• **CONSIGNES ÉCRITES**:
- A) Relevez toutes les expressions que la chronique sur le référendum européen place entre guillemets, en ne citant qu'une fois celles qui reviennent.
- B) Rédigez la suite de la chronique sur le référendum européen, en reprenant après sa dernière phrase.

• **TEXTE**:
----------
Chronique (1)
Par Jean-Baptiste Placca (2)
Au milieu des protestations, des manifestations de joie, de colère ou de détresse qui ont ponctué les réactions au « non » du peuple français au traité constitutionnel européen, une phrase d’un député a été perçue, par beaucoup d’Africains, comme un cri du cœur, juste : « La France souffre trop. Il faut qu’il s’en aille ! »
« Il », c’est naturellement l’initiateur de ce référendum, Jacques Chirac, que nombre d’électeurs ont cru sanctionner en envoyant à l’Europe ce qu’un débatteur a qualifié de « balle perdue ». Il reste que, vu d’Afrique, on se demande si l’intéressé a réellement pris la mesure de la part de message personnel que comporte le « non » de ses concitoyens.
----------
• **LISTE DES ENREGISTREMENTS**:
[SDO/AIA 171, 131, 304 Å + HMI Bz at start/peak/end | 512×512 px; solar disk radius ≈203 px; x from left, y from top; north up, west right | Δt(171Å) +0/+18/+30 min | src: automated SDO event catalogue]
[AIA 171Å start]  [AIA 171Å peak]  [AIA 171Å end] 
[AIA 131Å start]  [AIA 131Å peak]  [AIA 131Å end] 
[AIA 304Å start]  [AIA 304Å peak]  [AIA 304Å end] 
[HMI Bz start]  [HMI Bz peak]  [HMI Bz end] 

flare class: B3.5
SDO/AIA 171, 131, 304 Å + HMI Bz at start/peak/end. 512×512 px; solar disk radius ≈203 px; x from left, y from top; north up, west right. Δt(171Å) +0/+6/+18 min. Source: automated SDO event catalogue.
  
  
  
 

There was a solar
----------
• **RÉPONSES PAR CONSIGNE**:
- A)
« non »
« La France souffre trop. Il faut qu'il s'en aille ! »
« Il »
« balle perdue »

- B)
Jusqu’à quel point doit-on être désavoué pour s’en aller de soi-même, quand bien même l’enjeu du scrutin ne concernerait pas directement son mandat ? Que commande la décence dans un cas comme celui-là ? Les réponses à ces interrogations intéressent l’Afrique, où les dirigeants s’affranchissent en permanence de l’opinion et des choix électoraux de leurs concitoyens. Est-ce un hasard si les despotes pesant sur le destin de ce continent sont, pour la plupart, les amis personnels de ce même Jacques Chirac qui décrétait, il y a à peine quinze ans, que la démocratie n’était pas bonne pour l’Afrique ?
Les Français ne le savent peut-être pas, mais leur président est un homme très puissant en Afrique. Il exerce une réelle influence sur nombre de chefs d’Etat du continent qu’il soutient. Et certains s’appuient ouvertement sur son soutien pour contrarier la soif de démocratie de leur peuple.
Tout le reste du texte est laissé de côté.